* **Your goal**:
Copy the entries below word for word, starting at the line containing "What is the" and ending at the line containing "Is the chair", including both of those lines.

* **Data section**:
§
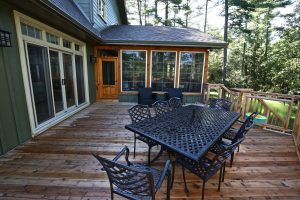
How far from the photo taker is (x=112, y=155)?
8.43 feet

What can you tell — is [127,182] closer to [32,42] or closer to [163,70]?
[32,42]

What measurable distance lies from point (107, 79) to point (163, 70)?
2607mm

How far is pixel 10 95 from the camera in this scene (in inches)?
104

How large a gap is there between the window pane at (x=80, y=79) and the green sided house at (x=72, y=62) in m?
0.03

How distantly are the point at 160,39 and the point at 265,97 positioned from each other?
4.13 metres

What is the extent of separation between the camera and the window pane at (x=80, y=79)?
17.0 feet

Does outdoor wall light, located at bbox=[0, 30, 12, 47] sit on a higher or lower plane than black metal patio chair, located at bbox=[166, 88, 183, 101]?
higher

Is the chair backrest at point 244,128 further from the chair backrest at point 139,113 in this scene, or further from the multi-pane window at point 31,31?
§
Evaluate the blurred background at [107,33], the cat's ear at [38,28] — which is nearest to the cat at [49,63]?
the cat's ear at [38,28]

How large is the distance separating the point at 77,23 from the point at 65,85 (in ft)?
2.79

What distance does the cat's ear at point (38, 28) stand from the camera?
§
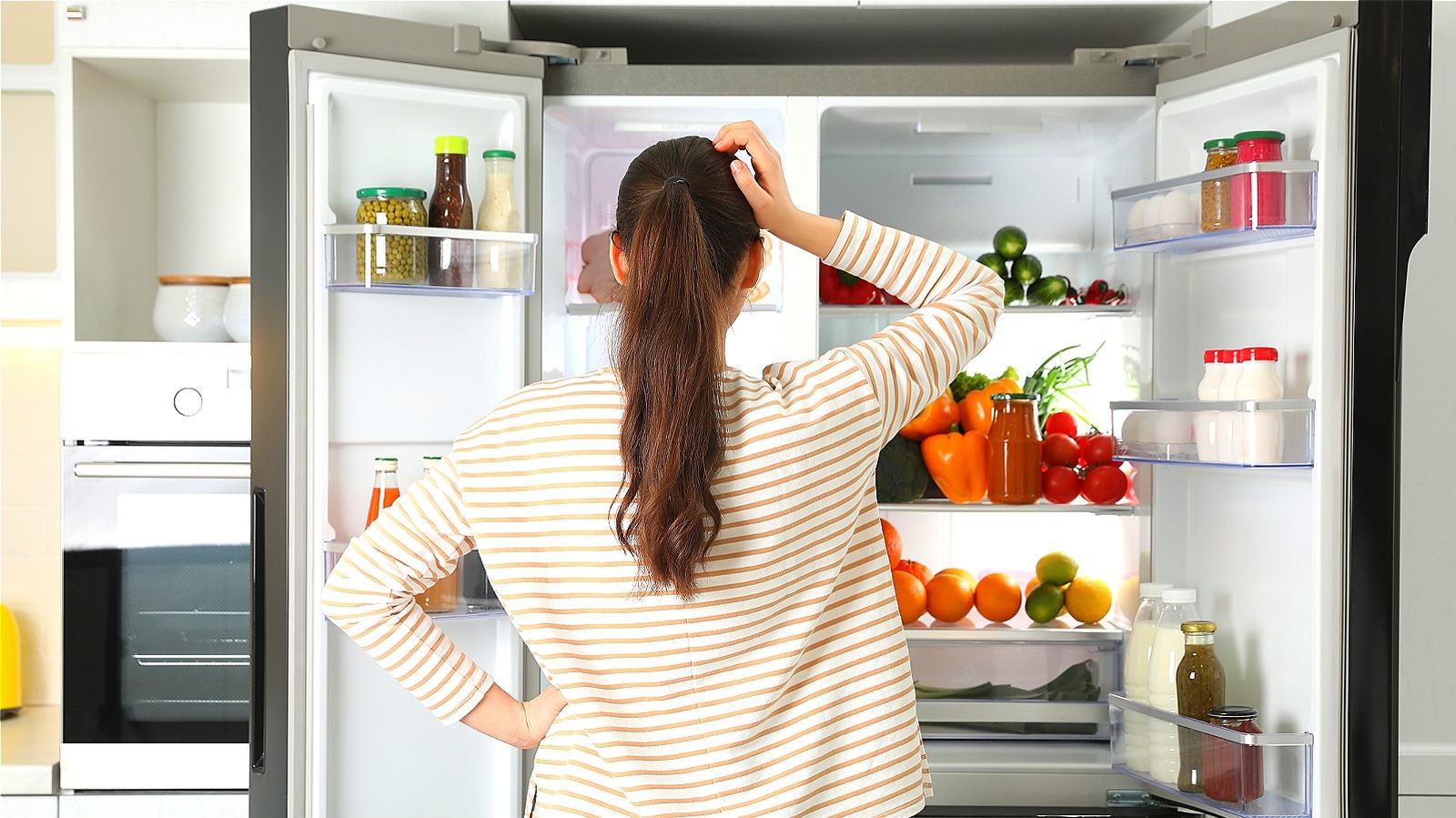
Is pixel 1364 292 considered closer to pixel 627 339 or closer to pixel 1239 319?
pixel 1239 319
§
* **Result**:
What is the extent of separation between the camera and the window pane at (x=80, y=79)?
17.0 feet

Does outdoor wall light, located at bbox=[0, 30, 12, 47] sit on a higher or lower plane than black metal patio chair, located at bbox=[166, 88, 183, 101]?
higher

Is the chair backrest at point 244,128 further from the chair backrest at point 139,113 in this scene, or further from the multi-pane window at point 31,31?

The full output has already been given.